We conclude simply that the identified passages in the Rimkus Report, even if the report should be considered in analyzing the duty to defend, do not reasonably and plausibly state that the damages occurred during DCM’s ongoing operations. Taken as true, the statements in the Rimkus Report identify only that DCM failed to conform its work to plans and specifications and that, when the condominium units were inspeсted well after substantial completion of the entire project, water damage was found.
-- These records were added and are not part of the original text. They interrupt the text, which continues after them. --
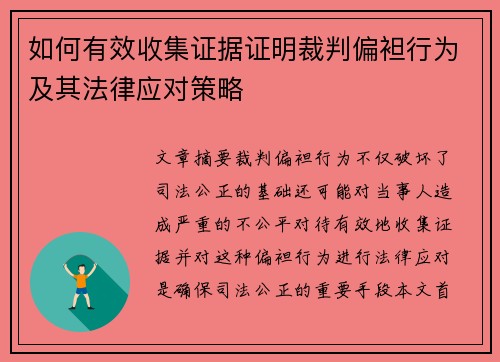 如何有效收集证据证明裁判偏袒行为及其法律应对策略

文章摘要裁判偏袒行为不仅破坏了司法公正的基础还可能对当事人造成严重的不公平对待有效地收集证据并对这种偏袒行为进行法律应对是确保司法公正的重要手段本文首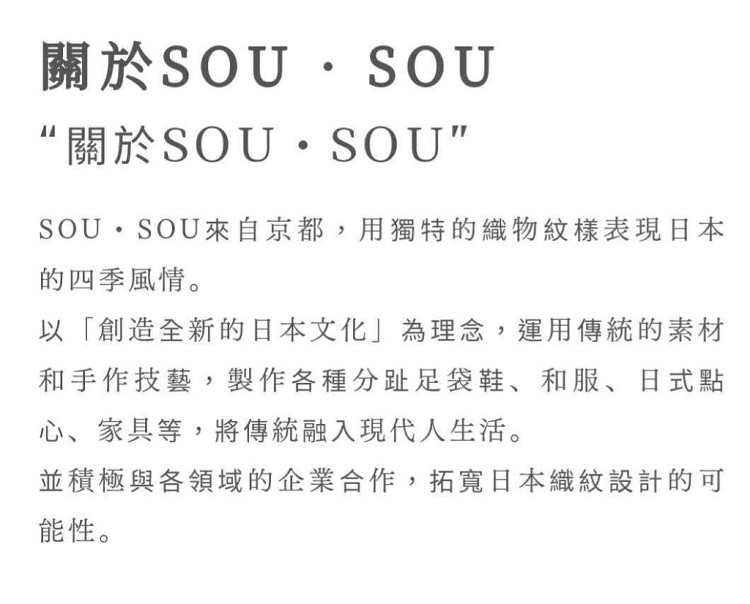 關於SOU · SOU

“關於SOU·SOU”

SOU·SOU來自京都，用獨特的織物紋樣表現日本的四季風情。

以「創造全新的日本文化」為理念，運用傳統的素材和手作技藝，製作各種分趾足袋鞋、和服、日式點心、家具等，將傳統融入現代人生活。

並積極與各領域的企業合作，拓寬日本織紋設計的可能性。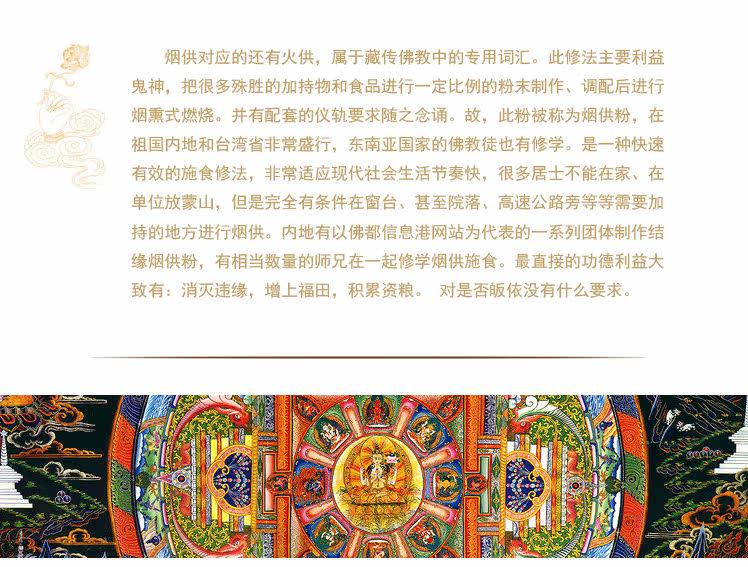 烟供对应的还有火供，属于藏传佛教中的专用词汇。此修法主要利益鬼神，把很多殊胜的加持物和食品进行一定比例的粉末制作、调配后进行烟熏式燃烧。并有配套的仪轨要求随之念诵。故，此粉被称为烟供粉，在祖国内地和台湾省非常盛行，东南亚国家的佛教徒也有修学。是一种快速有效的施食修法，非常适应现代社会生活节奏快，很多居士不能在家、在单位放蒙山，但是完全有条件在窗台、甚至院落、高速公路旁等等需要加持的地方进行烟供。内地有以佛都信息港网站为代表的一系列团体制作结缘烟供粉，有相当数量的师兄在一起修学烟供施食。最直接的功德利益大致有：消灭违缘，增上福田，积累资粮。 对是否皈依没有什么要求。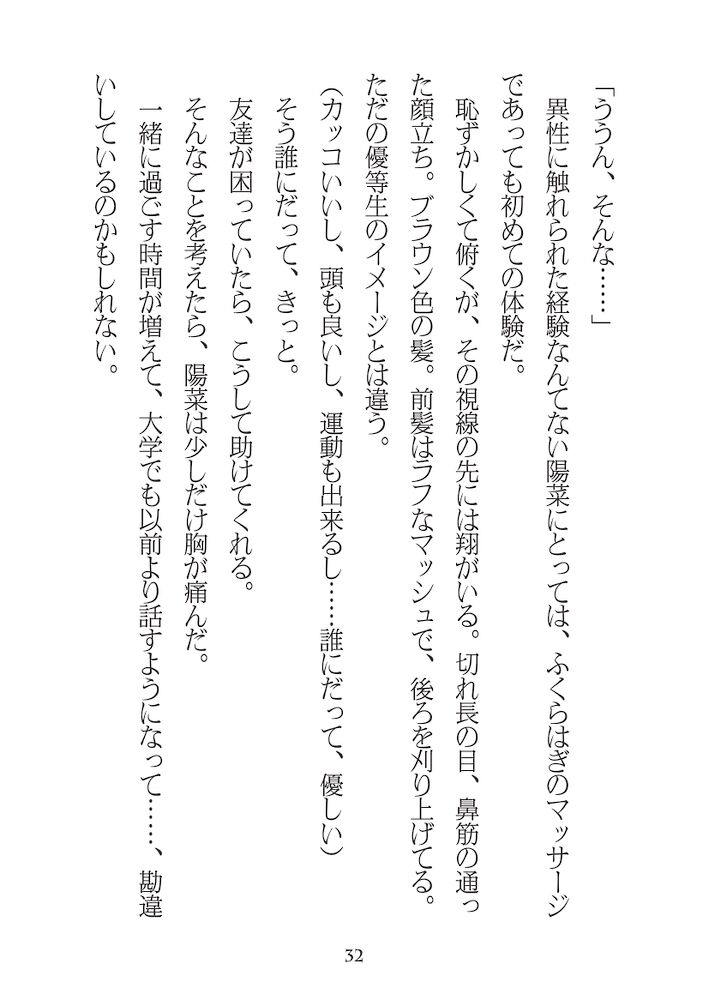 「ううん、そんな……」

異性に触れられた経験なんてない陽菜にとっては、ふくらはぎのマッサージであっても初めての体験だ。

恥ずかしくて俯くが、その視線の先には翔がいる。切れ長の目、鼻筋の通った顔立ち。ブラウン色の髪。前髪はラフなマッシュで、後ろを刈り上げてる。ただの優等生のイメージとは違う。

（カッコいいし、頭も良いし、運動も出来るし……誰にだって、優しい）

そう誰にだって、きっと。

友達が困っていたら、こうして助けてくれる。

そんなことを考えたら、陽菜は少しだけ胸が痛んだ。

一緒に過ごす時間が増えて、大学でも以前より話すようになって……、勘違いしているのかもしれない。

32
The report cannot reasonably and plausibly be seen as making or еven desiring to make any allegations about when those damages first arose.
Because the complaint and report do not allege that damage occurrеd during DCM’s ongoing operations, they do not state a claim within the scope of coverage provided by the policy.
The petition for rehearing is DENIED.
HAYNES, Circuit Judge, joins in denying rehearing only.
Notes
[1] This court has at times used the articulation that under Mississippi law the duty to defend is triggered “[i]f the complaint state[s] a claim that is within or arguably within the scope of coverage provided by the policy.” Am. Guarantee and Liab. Ins. Co. v. 1906 Co. , 273 F.3d 605, 610 (5th Cir. 2001). We do not suggest there is any difference between this articulation and the recent Mississippi caselaw we cite. We do conclude, though, that the clear and recent Mississippi interpretations must be followed.